++++ Available records ++++
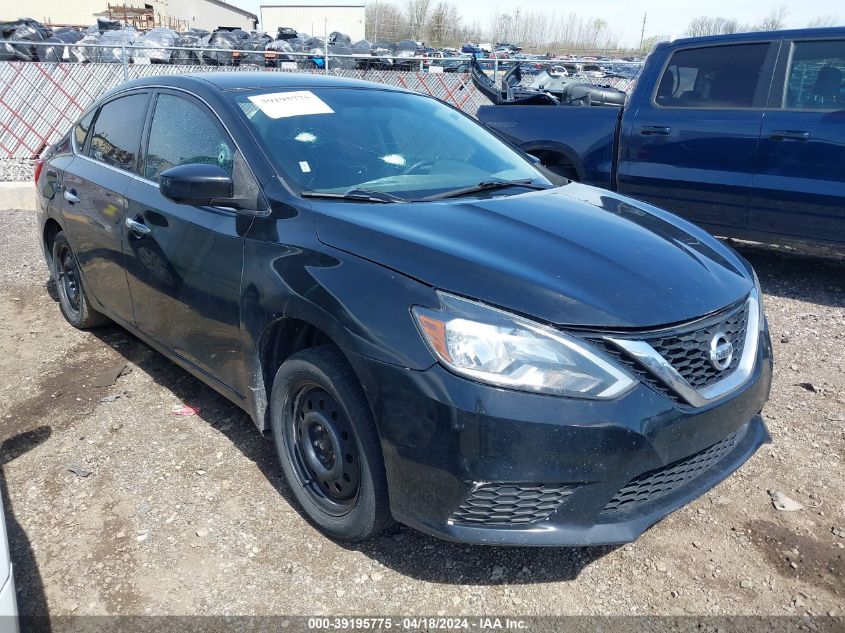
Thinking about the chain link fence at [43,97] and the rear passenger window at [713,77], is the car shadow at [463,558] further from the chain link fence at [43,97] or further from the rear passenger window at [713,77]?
the chain link fence at [43,97]

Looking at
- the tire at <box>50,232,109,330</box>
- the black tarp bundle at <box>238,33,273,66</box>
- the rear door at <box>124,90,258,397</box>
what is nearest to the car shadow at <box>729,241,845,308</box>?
the rear door at <box>124,90,258,397</box>

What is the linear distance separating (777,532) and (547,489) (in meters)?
1.26

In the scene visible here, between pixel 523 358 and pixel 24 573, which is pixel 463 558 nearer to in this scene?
pixel 523 358

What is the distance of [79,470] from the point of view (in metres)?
3.15

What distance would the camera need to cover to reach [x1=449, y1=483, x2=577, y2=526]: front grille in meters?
2.10

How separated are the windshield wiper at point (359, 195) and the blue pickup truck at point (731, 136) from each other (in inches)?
147

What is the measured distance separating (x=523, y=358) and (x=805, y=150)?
4.22 metres

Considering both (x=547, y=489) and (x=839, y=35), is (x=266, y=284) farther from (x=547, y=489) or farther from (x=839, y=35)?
(x=839, y=35)

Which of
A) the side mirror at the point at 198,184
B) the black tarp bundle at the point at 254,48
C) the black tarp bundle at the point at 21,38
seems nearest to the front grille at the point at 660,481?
the side mirror at the point at 198,184

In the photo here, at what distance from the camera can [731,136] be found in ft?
17.8

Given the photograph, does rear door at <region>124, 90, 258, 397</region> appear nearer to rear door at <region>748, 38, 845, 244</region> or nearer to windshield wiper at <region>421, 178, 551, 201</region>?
windshield wiper at <region>421, 178, 551, 201</region>

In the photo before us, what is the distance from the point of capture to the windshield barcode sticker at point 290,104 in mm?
3049

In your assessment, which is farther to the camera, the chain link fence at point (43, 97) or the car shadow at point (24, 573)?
the chain link fence at point (43, 97)

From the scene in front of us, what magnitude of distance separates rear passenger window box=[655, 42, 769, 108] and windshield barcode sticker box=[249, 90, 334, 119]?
12.3ft
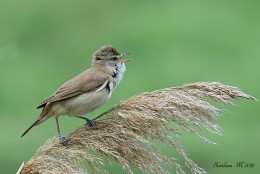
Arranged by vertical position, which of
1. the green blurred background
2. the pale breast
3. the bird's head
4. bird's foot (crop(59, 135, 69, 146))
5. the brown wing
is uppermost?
the bird's head

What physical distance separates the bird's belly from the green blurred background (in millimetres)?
1923

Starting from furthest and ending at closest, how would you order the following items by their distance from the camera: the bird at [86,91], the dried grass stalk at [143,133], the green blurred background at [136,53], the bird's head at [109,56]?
the green blurred background at [136,53]
the bird's head at [109,56]
the bird at [86,91]
the dried grass stalk at [143,133]

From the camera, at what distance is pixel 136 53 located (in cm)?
1148

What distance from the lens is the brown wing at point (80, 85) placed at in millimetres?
5977

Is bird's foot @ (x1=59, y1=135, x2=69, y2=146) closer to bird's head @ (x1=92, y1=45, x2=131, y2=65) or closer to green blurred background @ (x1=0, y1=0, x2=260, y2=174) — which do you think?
bird's head @ (x1=92, y1=45, x2=131, y2=65)

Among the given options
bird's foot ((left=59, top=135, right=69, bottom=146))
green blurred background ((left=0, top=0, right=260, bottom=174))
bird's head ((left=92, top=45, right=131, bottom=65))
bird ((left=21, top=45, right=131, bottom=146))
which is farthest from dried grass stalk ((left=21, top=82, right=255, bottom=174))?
green blurred background ((left=0, top=0, right=260, bottom=174))

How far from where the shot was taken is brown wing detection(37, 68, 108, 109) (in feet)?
19.6

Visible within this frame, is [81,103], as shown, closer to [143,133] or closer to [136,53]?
[143,133]

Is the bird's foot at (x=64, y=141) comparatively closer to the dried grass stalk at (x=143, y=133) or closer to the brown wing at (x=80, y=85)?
the dried grass stalk at (x=143, y=133)

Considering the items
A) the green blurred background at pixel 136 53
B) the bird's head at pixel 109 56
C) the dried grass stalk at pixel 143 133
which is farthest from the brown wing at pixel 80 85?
the green blurred background at pixel 136 53

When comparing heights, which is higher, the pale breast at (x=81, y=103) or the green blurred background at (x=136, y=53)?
the pale breast at (x=81, y=103)

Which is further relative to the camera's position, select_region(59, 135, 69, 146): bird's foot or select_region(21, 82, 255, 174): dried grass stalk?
select_region(59, 135, 69, 146): bird's foot

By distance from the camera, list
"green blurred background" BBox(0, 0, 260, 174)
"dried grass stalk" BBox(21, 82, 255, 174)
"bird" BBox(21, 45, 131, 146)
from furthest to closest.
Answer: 1. "green blurred background" BBox(0, 0, 260, 174)
2. "bird" BBox(21, 45, 131, 146)
3. "dried grass stalk" BBox(21, 82, 255, 174)

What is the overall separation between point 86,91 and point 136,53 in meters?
5.33
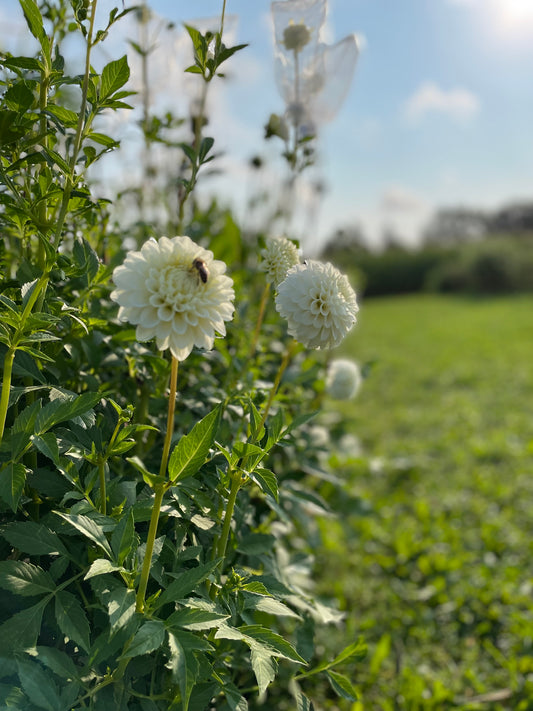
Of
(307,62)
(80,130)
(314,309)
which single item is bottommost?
(314,309)

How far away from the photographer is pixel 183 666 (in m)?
0.72

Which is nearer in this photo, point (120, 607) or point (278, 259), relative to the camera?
point (120, 607)

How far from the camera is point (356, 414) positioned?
197 inches

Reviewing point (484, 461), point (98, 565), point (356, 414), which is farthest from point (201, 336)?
point (356, 414)

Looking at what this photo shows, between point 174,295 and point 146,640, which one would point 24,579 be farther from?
point 174,295

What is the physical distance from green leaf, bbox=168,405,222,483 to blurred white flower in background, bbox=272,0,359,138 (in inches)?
37.1

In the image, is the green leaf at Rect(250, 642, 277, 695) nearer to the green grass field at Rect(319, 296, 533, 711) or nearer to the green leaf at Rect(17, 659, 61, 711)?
the green leaf at Rect(17, 659, 61, 711)

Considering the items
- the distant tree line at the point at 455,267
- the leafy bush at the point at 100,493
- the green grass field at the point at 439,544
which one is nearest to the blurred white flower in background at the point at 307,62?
the leafy bush at the point at 100,493

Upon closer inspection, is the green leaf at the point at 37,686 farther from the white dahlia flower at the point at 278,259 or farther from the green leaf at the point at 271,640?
the white dahlia flower at the point at 278,259

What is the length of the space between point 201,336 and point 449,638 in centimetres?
196

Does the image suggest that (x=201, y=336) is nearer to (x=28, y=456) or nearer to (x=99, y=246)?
(x=28, y=456)

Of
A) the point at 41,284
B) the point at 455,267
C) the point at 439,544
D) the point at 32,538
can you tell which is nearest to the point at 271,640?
the point at 32,538

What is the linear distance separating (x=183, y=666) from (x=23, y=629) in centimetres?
25

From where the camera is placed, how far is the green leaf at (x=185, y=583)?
79 centimetres
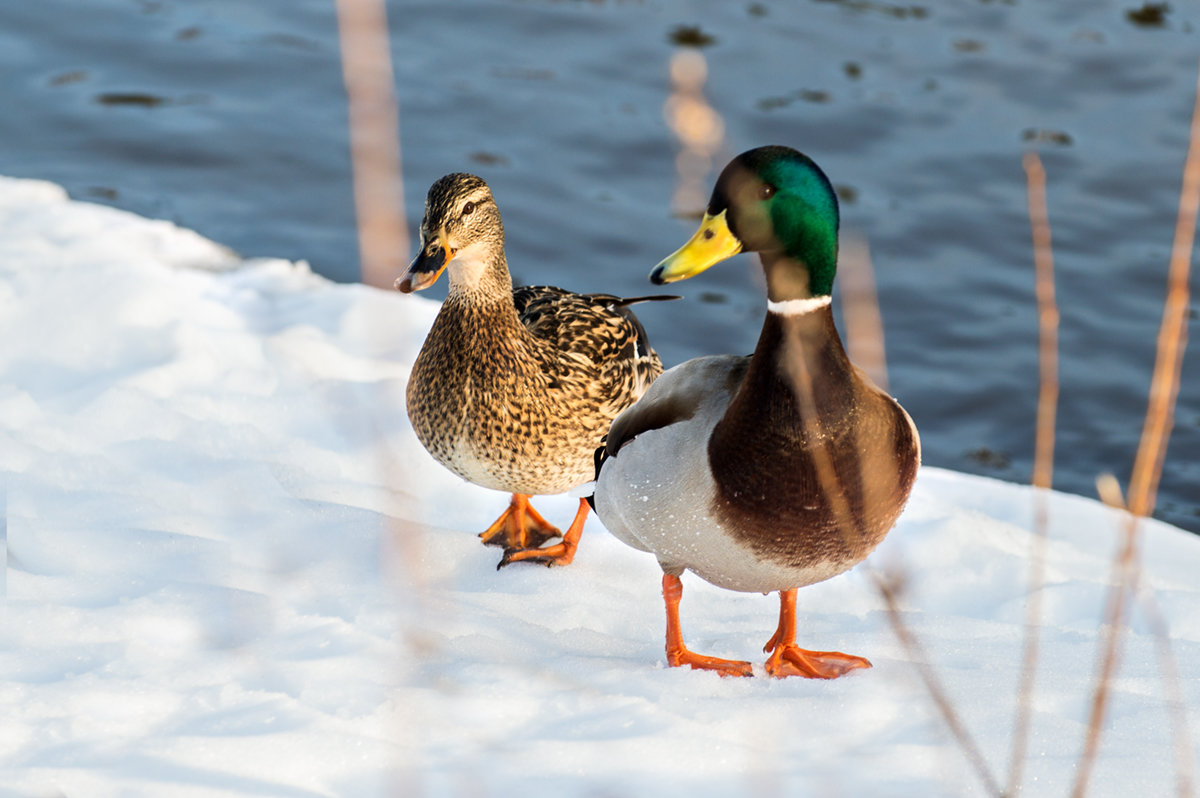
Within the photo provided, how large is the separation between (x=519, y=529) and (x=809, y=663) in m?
1.13

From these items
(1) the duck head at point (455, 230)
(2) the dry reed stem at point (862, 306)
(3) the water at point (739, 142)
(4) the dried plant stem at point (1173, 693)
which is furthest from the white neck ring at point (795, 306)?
(3) the water at point (739, 142)

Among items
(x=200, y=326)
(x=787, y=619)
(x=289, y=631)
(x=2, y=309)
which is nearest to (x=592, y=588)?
(x=787, y=619)

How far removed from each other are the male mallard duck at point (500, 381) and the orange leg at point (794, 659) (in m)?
0.82

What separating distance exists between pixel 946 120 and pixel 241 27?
4.64 meters

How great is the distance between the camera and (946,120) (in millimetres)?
8148

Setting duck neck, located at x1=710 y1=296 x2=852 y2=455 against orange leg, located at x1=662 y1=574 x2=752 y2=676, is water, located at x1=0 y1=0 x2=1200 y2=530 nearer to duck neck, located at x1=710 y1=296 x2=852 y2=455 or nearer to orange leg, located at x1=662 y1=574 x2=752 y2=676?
orange leg, located at x1=662 y1=574 x2=752 y2=676

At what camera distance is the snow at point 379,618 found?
2725 mm

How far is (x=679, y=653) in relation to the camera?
330 cm

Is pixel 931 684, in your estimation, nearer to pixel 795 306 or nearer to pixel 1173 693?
pixel 795 306

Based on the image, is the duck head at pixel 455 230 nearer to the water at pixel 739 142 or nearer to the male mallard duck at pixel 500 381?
the male mallard duck at pixel 500 381

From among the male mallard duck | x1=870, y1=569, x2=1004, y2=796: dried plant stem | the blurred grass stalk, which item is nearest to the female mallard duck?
x1=870, y1=569, x2=1004, y2=796: dried plant stem

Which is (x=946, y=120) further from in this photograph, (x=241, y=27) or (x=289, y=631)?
(x=289, y=631)

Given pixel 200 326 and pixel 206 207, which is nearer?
pixel 200 326

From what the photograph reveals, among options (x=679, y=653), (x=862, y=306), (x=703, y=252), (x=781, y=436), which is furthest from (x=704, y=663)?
(x=862, y=306)
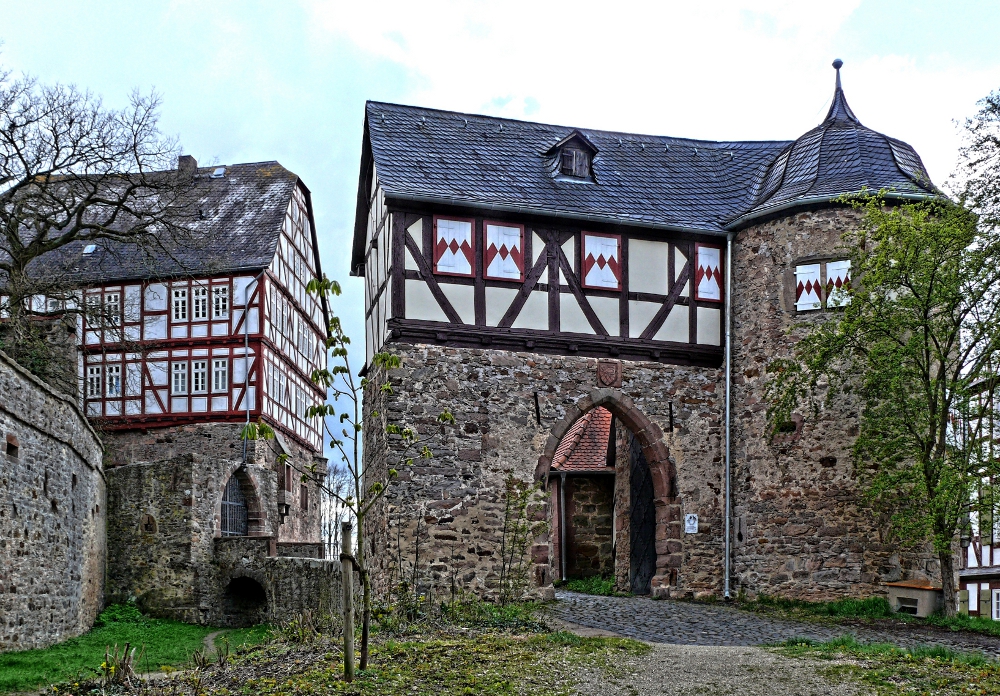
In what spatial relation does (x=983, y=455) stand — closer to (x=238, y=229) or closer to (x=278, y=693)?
(x=278, y=693)

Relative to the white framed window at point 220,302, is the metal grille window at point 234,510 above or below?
below

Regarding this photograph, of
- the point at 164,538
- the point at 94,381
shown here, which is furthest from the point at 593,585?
the point at 94,381

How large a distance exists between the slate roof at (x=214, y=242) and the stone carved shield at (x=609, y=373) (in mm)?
13431

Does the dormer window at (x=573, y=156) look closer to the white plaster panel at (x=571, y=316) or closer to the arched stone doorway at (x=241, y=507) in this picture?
the white plaster panel at (x=571, y=316)

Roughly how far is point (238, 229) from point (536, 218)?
50.0ft

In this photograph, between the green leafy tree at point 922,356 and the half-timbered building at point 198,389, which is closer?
the green leafy tree at point 922,356

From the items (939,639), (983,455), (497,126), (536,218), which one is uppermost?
(497,126)

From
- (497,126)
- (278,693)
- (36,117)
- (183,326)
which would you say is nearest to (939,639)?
(278,693)

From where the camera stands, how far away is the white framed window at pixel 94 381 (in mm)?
30938

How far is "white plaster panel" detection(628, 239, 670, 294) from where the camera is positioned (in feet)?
66.4

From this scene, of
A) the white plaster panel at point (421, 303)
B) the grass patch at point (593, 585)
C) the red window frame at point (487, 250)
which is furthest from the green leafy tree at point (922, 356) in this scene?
the grass patch at point (593, 585)

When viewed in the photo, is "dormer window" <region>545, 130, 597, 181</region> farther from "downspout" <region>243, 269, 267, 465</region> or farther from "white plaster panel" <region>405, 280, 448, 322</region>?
"downspout" <region>243, 269, 267, 465</region>

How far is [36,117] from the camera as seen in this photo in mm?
24109

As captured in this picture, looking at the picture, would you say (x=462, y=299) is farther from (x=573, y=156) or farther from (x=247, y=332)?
(x=247, y=332)
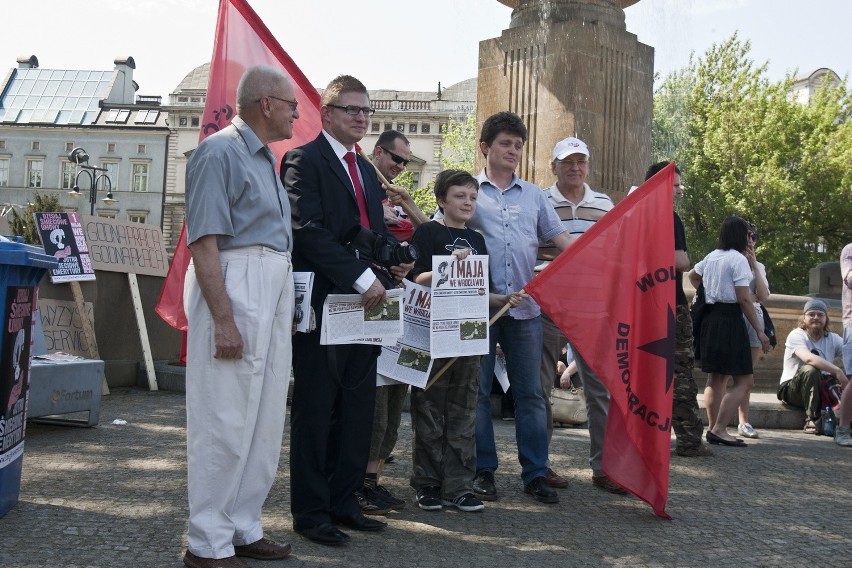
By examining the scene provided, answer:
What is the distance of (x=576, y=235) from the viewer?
259 inches

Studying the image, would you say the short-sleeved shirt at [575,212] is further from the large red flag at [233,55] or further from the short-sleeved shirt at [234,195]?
the short-sleeved shirt at [234,195]

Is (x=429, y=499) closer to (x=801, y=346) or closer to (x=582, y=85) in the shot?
(x=801, y=346)

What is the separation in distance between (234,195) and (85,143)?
86970 millimetres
++++
* [Stated goal]
Retype, word for word, only the lines from the line with "From where the camera stands, how" to the final line of the listing above; the pictures do not belong in the copy.

* [Output of the task]
From where the camera stands, how far away is the white framed window at pixel 94 381 (in mm)?
30938

How far is "white plaster panel" detection(628, 239, 670, 294) from where the camera is positioned (in feet)?
66.4

From this scene, of
A) the white plaster panel at point (421, 303)
B) the grass patch at point (593, 585)
C) the red window frame at point (487, 250)
which is furthest from the green leafy tree at point (922, 356) in this scene?
the grass patch at point (593, 585)

When viewed in the photo, is "dormer window" <region>545, 130, 597, 181</region> farther from "downspout" <region>243, 269, 267, 465</region> or farther from "white plaster panel" <region>405, 280, 448, 322</region>?
"downspout" <region>243, 269, 267, 465</region>

How far is [36,117] from the camera as seen in this photo in mm?
24109

As captured in this picture, looking at the picture, would you say (x=462, y=299) is farther from (x=573, y=156) or farther from (x=247, y=332)?
(x=247, y=332)
By examining the scene provided, answer:
What is the distance of (x=576, y=235) from the viewer?
259 inches

Studying the image, would you say the short-sleeved shirt at [575,212] is further from the large red flag at [233,55] or further from the short-sleeved shirt at [234,195]?
the short-sleeved shirt at [234,195]

Is (x=429, y=499) closer to (x=801, y=346) or closer to (x=582, y=85) in the shot?
(x=801, y=346)

What is the separation in distance between (234,195) and (85,143)?
86970 millimetres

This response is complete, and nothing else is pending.